The Bunkbed Parable Pt.1

The Bunkbed Parable was an experience I had when my sons were little that started out in frustration but ended up being a valuable life lesson for me. I had gone to buy a set of bunkbeds for the boys and having been assured by a very nice furniture store salesperson that they did indeed deliver and assemble the beds they sell, I purchased a set of those heavy duty metal bunkbeds. I was especially happy about the assembly part because at that time in my life I was not a screwdriver friendly type of person. Imagine my shock on the following weekend when the delivery men set two twin mattresses and a very heavy cardboard box against the bedroom wall, headed back downstairs to hand me a clipboard and said, “We’re done. Sign here”. A short discussion with the deliverymen and a long one with the store manager revealed the fact that they did indeed assemble all of the beds they sold – except bunkbeds. He was as sorry as he could be that I was given the wrong information, but no, the deliverymen were not going to assemble my bunkbeds. All they could do was either leave them there or bring them back to the store where the manager would arrange for a full refund – minus the delivery fee, of course.

After allowing the delivery men to leave I sat down on my living room sofa preparing to have a good old fashioned cry even though I knew it wouldn’t help the situation at all. My head was already pounding because of a 48 hour virus which had decided to stay a few extra hours so crying would only make things worse. I was a single mom and there was no one else to do it but me. I also couldn’t wait to find someone else to do it because the boys were flying back from spring break vacation with their dad the next day and their old beds were already gone. Wiping away the few already escaped tears, I squared my shoulders and went back up the stairs to tackle the job. 

As a person who believes in prayer I took a moment to ask for strength and patience before I started. I then proceeded to open the large flat box leaning against the wall only to have everything tumble out in a heap on the floor because I hadn’t laid it flat before opening. As a result the heavy metal frame was upside down, the two heavy end pieces landed on the toes of one of my bare feet and what seemed like a million little bags of nut, bolts and screws were flung all over the floor. To add insult to injury, the directions for assembly were in the on the bottom of this pile. 

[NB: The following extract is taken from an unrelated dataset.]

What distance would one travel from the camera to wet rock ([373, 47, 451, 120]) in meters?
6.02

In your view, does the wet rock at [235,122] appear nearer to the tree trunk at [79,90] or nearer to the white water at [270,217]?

That was it. Even though I had just started, I had already had enough. I followed my first inclination to limp angrily out of the boys’ room slamming the door behind me, crawl back into my own bed and finally have that cry. I threw a real hissy fit even though there was no one but the Lord watching and I knew from experience that a tantrum wouldn’t cut any bait with him. I had a good long cry but after it was over, the bunkbeds were still down the hall waiting to be put together. The boys couldn’t sleep on that mess when they came home so and they were too little to put them together themselves. I was going to have to do it. Brushing the tears out of my eyes and with both my head and my foot pounding I hobbled back down to the boys bedroom to began to sort out the mess in the floor.